I toured one of them this past weekend on the CRES solar home tour.
http://www.eere.energy.gov/buildings/building_america/pdfs/36102_habitat_denver.pdf
Greedy developers building pretty, expensive, fiberglass insulated, code minimum houses must change soon or they will be out of business.
Consumer education is the force that will put them under as energy costs rise.
H4H’s homes and publicity machine are showing the way. Too bad their homes are butt ugly and they don’t build basements because of construction safety reasons.
Replies
This oughta be a fun thread...
OK, will take a devil advocate roll and find some stuff to pick on to start Ron's 'fun' .... .
1. Photovoltaic is fine for spacecraft but is an energy and $$ loser except in very select locals.

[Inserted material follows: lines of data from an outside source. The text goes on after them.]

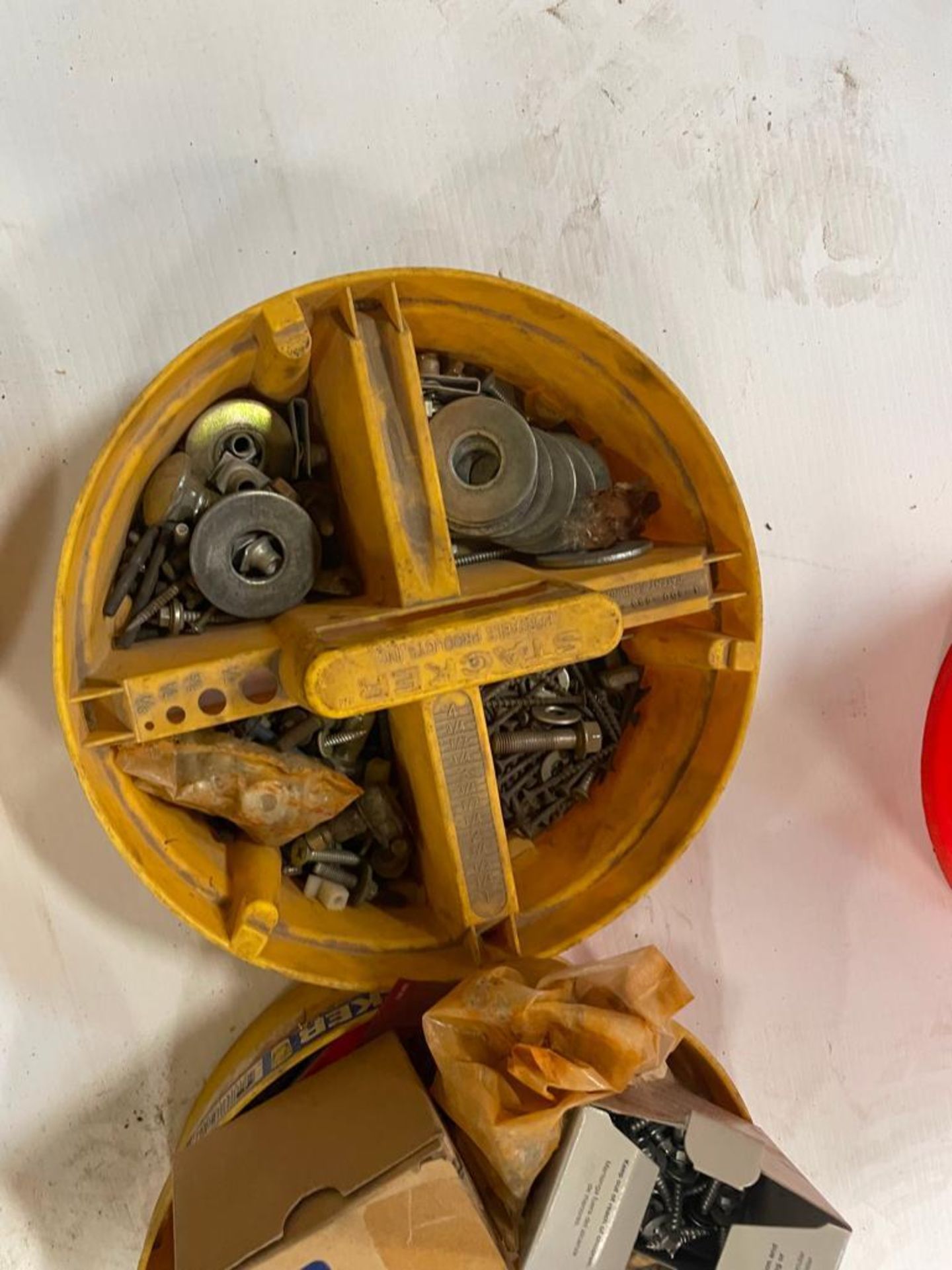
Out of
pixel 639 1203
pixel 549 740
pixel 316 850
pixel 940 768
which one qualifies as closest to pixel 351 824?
pixel 316 850

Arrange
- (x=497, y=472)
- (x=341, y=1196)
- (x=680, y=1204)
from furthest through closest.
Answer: (x=497, y=472), (x=680, y=1204), (x=341, y=1196)

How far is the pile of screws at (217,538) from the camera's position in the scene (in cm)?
90

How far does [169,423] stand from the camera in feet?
2.85

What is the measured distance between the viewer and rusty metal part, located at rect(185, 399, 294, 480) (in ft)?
3.05

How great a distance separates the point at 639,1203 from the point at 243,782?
0.48 meters

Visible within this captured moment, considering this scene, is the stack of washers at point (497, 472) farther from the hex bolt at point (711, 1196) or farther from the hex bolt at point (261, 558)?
the hex bolt at point (711, 1196)

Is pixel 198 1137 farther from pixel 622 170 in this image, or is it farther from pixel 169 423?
pixel 622 170

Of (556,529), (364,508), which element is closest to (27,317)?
(364,508)

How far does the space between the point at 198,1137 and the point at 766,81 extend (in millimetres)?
1250

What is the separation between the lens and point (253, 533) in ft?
2.99

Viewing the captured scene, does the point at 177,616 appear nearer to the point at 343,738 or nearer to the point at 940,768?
the point at 343,738

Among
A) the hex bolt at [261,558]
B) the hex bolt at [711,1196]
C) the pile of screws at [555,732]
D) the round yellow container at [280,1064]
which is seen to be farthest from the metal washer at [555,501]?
the hex bolt at [711,1196]

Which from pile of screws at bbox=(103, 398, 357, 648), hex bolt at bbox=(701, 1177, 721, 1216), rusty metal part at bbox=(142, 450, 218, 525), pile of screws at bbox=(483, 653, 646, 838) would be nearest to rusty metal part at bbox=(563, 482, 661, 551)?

2. The ahbitat house must have gotten a grant from the nat gas industry, otherwise they would use a heat pump and HP augmented solar water heat vs gas. BTW, gas prices are headed north big time.
3. Wierd numbers in the studies, or else everybody else is a true profiligate. Just reviewed records and used 71 MBTUs last year for all heat, cool, lights, appliance, etc and that is for 5300 sq ft and 6 outbuildings vs. the 90+ MBTU that is supposed to a good deal for the habitat house. (did however, use about 138 MBTUs for car gas and machinery diesel, but htat was not on the habitat list.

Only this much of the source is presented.